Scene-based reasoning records
****************

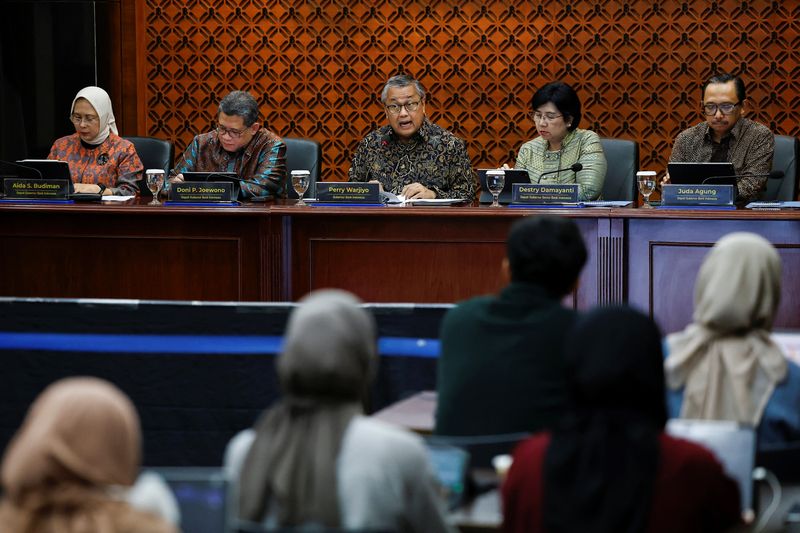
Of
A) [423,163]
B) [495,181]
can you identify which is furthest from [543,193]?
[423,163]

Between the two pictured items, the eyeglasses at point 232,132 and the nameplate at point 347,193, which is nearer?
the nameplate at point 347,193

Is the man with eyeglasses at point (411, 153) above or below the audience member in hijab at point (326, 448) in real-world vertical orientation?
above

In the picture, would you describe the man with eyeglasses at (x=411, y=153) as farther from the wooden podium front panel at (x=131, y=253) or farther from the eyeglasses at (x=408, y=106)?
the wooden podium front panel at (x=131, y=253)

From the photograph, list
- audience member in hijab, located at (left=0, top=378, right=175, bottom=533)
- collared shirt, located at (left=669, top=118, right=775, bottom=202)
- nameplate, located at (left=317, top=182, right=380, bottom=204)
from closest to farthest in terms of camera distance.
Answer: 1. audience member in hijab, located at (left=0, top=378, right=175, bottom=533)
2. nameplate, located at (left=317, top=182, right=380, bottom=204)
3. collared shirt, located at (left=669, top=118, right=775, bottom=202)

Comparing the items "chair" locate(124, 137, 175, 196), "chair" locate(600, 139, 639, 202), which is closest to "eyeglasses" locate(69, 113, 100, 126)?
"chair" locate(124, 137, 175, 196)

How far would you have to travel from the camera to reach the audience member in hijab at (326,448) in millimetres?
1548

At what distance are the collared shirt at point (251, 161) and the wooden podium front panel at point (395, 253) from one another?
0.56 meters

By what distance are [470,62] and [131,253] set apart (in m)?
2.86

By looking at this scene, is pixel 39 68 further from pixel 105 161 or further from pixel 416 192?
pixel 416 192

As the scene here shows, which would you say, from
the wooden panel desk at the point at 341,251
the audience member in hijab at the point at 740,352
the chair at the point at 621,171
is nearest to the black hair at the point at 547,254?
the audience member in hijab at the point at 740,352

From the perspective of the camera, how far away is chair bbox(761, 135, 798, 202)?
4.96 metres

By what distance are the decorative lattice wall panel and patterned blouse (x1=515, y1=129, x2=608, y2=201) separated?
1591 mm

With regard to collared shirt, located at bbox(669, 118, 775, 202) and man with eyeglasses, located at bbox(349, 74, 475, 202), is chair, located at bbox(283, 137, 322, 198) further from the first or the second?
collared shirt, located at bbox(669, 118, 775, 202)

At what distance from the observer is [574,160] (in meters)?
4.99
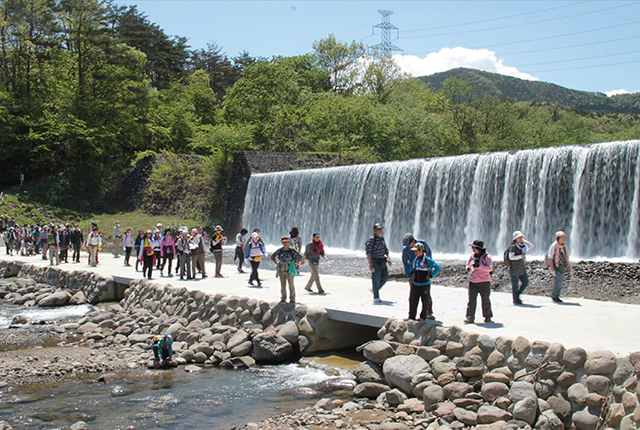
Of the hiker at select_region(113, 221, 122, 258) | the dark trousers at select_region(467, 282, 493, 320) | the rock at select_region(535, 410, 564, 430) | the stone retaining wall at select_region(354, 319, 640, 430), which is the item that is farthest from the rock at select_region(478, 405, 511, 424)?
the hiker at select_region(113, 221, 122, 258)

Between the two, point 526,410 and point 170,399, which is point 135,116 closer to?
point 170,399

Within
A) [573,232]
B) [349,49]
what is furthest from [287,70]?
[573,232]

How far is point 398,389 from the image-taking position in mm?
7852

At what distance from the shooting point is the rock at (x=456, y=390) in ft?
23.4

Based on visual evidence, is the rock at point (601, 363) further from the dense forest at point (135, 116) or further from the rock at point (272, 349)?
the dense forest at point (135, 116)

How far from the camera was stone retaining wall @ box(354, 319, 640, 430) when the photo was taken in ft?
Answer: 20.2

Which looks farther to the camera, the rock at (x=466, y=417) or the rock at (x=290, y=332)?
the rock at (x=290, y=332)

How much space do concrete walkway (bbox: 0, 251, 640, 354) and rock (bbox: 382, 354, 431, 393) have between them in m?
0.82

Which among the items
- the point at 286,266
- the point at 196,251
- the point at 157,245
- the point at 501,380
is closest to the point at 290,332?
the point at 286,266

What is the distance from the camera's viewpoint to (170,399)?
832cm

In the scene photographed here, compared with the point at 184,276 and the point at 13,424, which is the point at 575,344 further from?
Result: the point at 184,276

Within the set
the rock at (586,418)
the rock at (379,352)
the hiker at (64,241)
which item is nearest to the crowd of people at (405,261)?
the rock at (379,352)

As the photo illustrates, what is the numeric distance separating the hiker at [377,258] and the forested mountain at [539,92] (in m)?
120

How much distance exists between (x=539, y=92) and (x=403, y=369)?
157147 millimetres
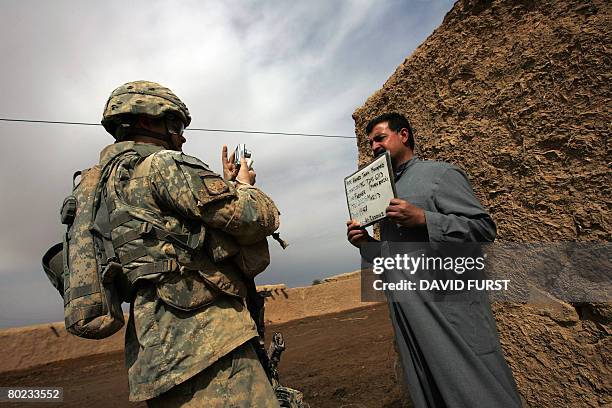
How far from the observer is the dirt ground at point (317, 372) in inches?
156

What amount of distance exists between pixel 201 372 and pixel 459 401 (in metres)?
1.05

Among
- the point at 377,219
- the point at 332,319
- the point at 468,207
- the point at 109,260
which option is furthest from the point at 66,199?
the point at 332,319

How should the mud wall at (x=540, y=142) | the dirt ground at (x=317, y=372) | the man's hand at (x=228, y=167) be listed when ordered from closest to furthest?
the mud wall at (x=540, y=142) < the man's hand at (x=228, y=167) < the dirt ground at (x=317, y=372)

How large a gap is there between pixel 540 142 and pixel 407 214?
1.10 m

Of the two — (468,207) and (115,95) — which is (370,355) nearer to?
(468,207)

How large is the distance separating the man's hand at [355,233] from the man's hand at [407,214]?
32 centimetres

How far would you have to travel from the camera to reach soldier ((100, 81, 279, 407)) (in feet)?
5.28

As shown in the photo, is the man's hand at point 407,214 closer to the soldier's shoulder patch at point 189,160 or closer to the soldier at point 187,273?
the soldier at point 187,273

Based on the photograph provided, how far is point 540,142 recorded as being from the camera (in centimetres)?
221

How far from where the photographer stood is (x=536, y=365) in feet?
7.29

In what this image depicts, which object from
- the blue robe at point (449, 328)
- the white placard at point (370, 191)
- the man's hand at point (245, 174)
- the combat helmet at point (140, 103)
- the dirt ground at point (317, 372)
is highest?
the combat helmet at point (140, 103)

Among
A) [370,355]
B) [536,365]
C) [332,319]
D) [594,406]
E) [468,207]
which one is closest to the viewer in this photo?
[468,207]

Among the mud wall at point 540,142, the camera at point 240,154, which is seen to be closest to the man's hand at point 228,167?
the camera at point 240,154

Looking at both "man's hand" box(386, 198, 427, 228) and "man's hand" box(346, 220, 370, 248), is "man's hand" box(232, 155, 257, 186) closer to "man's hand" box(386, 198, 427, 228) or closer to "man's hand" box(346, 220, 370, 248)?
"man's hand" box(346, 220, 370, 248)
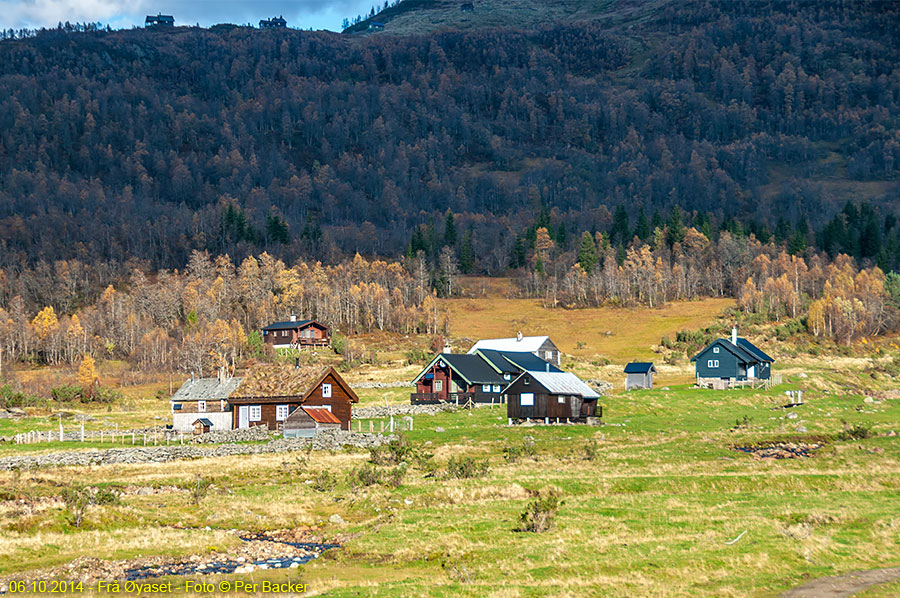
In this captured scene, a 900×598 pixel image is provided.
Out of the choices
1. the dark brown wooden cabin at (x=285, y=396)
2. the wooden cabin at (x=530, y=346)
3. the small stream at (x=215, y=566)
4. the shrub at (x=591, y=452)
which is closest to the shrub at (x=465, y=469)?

****************

WHAT YOU WILL DO
Everything from the line with "How should the" through the final line of the records above should be written out exactly, minus the pictures.

RESULT OF THE TASK
How should the mud wall at (x=540, y=142) | the dirt ground at (x=317, y=372) | the man's hand at (x=228, y=167) be listed when ordered from closest to furthest?
the mud wall at (x=540, y=142) < the man's hand at (x=228, y=167) < the dirt ground at (x=317, y=372)

How large a gap is there between pixel 540 142 and pixel 407 214?
1.10 m

Of the two — (468,207) and (115,95) — which is (370,355) nearer to?
(468,207)

How large is the distance separating the man's hand at [355,233] from the man's hand at [407,214]?
32 centimetres

How far would you have to travel from the camera to reach soldier ((100, 81, 279, 407)) (in feet)?
5.28

As shown in the photo, is the man's hand at point 407,214 closer to the soldier's shoulder patch at point 189,160 or closer to the soldier at point 187,273?
the soldier at point 187,273

Based on the photograph provided, how far is point 540,142 recorded as being from the camera (in centimetres)?
221

How far from where the photographer stood is (x=536, y=365) in feet?
7.29

In what this image depicts, which object from
- the blue robe at point (449, 328)
- the white placard at point (370, 191)
- the man's hand at point (245, 174)
- the combat helmet at point (140, 103)
- the dirt ground at point (317, 372)
is highest?
the combat helmet at point (140, 103)

Among
A) [370,355]
B) [536,365]
C) [332,319]
D) [594,406]
E) [468,207]
which one is closest to the viewer in this photo?
[468,207]

Among the mud wall at point 540,142, the camera at point 240,154, which is seen to be closest to the man's hand at point 228,167?
the camera at point 240,154

Looking at both "man's hand" box(386, 198, 427, 228) and "man's hand" box(346, 220, 370, 248), is "man's hand" box(232, 155, 257, 186) closer to "man's hand" box(386, 198, 427, 228) or closer to "man's hand" box(346, 220, 370, 248)?
"man's hand" box(346, 220, 370, 248)
In this captured scene, a 900×598 pixel image is provided.
Out of the choices
1. the dark brown wooden cabin at (x=285, y=396)
2. the wooden cabin at (x=530, y=346)
3. the small stream at (x=215, y=566)
4. the shrub at (x=591, y=452)
which is closest to the shrub at (x=465, y=469)?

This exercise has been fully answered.